第113章(1 / 2)
在梦境的教导中,炭十郎开始将自己身为丈夫、父亲、一家之主的体悟与智慧,细细说与炭治郎听。
如何平衡家庭与外部责任,如何在疲惫时仍能体察家人细微的情绪变化,如何将压力化为动力而不将坏情绪带给最亲近的人,甚至如何与孩子沟通、如何引导他们认识这个世界。炭十郎将自己短暂一生中悟出的经验,都毫无保留地传授给长子。
他甚至考虑到,虽然炭治郎和义勇都是男性,但万一他们未来会收养孩子呢?
做父母的,总是要为孩子考虑到方方面面,哪怕自己早已离去,这份爱子之心也是依旧在的。养儿九十九,常怀百岁忧。
炭治郎总是很认真、很珍惜地聆听,将父亲的每一句教诲深深记下。他知道,这背后离不开[炭治郎]的全力支持与暗中维护。毕竟作为灵魂状态,没有特殊的引导与力量的庇护,炭十郎也很难如此频繁的托梦。
[炭治郎]虽然自己从未得到过生父的亲身教导,却由衷地乐见这个世界的自己能补全这份遗憾。甚至,他也能从炭十郎充满生活智慧的话语中,得到一些关于如何与[义勇]更好相处的启发。
时代不同,许多具体经验无法照搬,但关于爱与责任的核心智慧,总是相通的。
这让炭治郎在某天看着院落里其乐融融的家人们,忽然间,一股滚烫的热流直冲眼眶,泪水不受控制地涌出、滚落。
太幸福了,原来幸福到极致,心会被撑得发胀,也会让人落泪。他悄悄背过身,快速擦去眼泪,他发誓要守护眼前这一切,用他的生命,用他的一切。
在这两年里祢豆子终于能开口说话了。虽然因命运节点尚未完成,暂时还不能真正变回人类,在日光下活动仍需涂抹防晒霜,能和大家自如交谈,已经足够让大家惊喜。
当然,生活中也不全是温情脉脉,偶尔也会有些让人苦笑不得的场面。比如,竹雄、花子、六太和茂这几个小家伙,在某次家庭聚会时,围住炭治郎和富冈义勇,发出了灵魂拷问:
“哥哥,义勇先生,你们什么时候把累生出来呀?” 竹雄问得一脸认真。孩子们之前见过[炭治郎]和[义勇]带着的累在领域里以人类孩童的形态出现,一起玩耍过。在他们简单的小脑瓜里,既然那位炭治郎哥哥和义勇先生能有孩子,那自己的哥哥和这位漂亮又厉害的义勇先生肯定也可以有。
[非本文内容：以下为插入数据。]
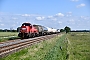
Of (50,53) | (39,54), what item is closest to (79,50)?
(50,53)

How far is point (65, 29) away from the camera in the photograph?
517 ft

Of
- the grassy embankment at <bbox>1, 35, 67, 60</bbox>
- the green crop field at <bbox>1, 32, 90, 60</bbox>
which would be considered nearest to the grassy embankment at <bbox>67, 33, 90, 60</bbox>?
the green crop field at <bbox>1, 32, 90, 60</bbox>

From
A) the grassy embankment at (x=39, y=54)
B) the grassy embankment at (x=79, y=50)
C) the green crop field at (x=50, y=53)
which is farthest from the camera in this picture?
the grassy embankment at (x=79, y=50)

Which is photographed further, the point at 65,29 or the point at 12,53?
the point at 65,29

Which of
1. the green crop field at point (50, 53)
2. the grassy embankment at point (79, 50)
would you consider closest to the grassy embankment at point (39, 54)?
the green crop field at point (50, 53)

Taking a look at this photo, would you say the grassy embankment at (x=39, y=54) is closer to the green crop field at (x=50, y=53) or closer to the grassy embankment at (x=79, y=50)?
the green crop field at (x=50, y=53)

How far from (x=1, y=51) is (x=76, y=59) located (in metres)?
6.56

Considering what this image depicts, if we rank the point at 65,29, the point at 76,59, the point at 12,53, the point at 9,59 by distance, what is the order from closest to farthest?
the point at 9,59 < the point at 12,53 < the point at 76,59 < the point at 65,29

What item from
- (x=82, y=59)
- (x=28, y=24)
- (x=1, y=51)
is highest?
(x=28, y=24)

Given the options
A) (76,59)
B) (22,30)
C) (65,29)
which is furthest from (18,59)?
(65,29)

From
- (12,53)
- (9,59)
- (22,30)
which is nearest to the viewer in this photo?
(9,59)

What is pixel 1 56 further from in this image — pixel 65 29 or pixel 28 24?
pixel 65 29

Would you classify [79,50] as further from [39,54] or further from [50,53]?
[39,54]

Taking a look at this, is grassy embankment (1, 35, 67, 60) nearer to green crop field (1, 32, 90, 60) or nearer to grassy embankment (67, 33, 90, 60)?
green crop field (1, 32, 90, 60)
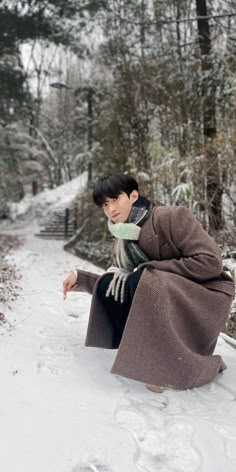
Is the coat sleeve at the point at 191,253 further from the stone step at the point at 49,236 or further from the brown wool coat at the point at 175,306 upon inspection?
the stone step at the point at 49,236

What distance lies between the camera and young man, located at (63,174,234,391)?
2.17m

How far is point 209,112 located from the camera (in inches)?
327

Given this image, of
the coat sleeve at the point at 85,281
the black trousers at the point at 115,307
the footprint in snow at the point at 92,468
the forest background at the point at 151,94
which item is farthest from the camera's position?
the forest background at the point at 151,94

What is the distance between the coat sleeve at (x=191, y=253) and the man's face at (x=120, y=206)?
0.27 metres

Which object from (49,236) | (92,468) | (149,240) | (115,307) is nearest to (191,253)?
(149,240)

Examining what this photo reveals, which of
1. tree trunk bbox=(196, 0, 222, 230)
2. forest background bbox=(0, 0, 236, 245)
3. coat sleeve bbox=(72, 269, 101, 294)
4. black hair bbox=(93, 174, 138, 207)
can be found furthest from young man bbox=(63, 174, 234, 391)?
tree trunk bbox=(196, 0, 222, 230)

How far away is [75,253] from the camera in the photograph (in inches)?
396

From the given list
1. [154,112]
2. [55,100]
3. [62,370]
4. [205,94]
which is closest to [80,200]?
[154,112]

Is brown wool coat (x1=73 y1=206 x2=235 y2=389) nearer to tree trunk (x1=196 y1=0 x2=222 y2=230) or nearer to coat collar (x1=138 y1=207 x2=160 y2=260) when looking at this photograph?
coat collar (x1=138 y1=207 x2=160 y2=260)

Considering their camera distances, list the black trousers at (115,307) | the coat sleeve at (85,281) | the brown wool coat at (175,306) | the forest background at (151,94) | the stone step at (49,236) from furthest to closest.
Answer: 1. the stone step at (49,236)
2. the forest background at (151,94)
3. the coat sleeve at (85,281)
4. the black trousers at (115,307)
5. the brown wool coat at (175,306)

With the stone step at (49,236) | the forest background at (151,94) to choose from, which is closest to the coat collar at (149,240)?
the forest background at (151,94)

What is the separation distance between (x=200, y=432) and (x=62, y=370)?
95 cm

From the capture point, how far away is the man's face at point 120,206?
2.38 m

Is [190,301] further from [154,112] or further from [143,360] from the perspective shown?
[154,112]
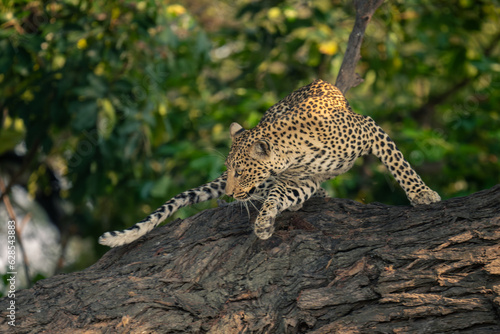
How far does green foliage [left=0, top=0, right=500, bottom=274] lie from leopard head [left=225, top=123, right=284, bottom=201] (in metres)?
1.79

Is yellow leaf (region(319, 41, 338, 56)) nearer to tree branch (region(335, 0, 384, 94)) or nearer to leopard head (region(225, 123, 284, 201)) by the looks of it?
tree branch (region(335, 0, 384, 94))

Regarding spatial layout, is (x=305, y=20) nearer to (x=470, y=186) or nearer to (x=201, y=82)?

他们甚至私下讨论过,哥哥和义勇先生的孩子会是什么样子,一定也很可爱。
“噗” 正在喝水的炭治郎差点呛到,他张了张嘴,一时竟不知该如何向弟弟妹妹们解释“两个男人不能生孩子”以及“累是特殊情况”这种复杂的问题。
而一旁的富冈义勇,在听懂孩子们问题的瞬间,整张脸唰地一下红透了,连脖颈都染上绯色,清冷的表情裂开一道缝隙,露出慌乱与羞窘,眼神飘忽,简直想找个地缝融进去。
要不是母亲葵枝及时笑着过来解围,轻轻拍了下几个小淘气的脑袋,用新做的点心转移了他们的注意力,义勇先生恐怕真的要当场“去世”了。
炭治郎看着义勇难得一见的窘态,心里觉得可爱又好笑,但更多的是一种柔软的暖意。看,他们早已是密不可分的一部分了。
对于自己和富冈义勇之间那层未曾捅破的窗户纸,炭治郎心中有数。或许是受到了同位体[炭治郎]与[义勇]之间那种深刻羁绊的影响,他更加确信自己的心意,也更能看懂义勇的关切与温柔。
但他并不急于挑明。一方面觉得自己还未到十八岁,想更稳重些;另一方面,他觉得有些事,无需言说,早已融入日常的点点滴滴。
他早已将义勇视为最重要的家人,甚至是生命的一部分。平时两人居住在主公贴心安排、距离本部不远的水柱宅邸。
炭治郎会记得义勇不擅长交际、容易产生误解的性子,体贴地替他处理好与其他人的往来沟通,化解可能的小摩擦。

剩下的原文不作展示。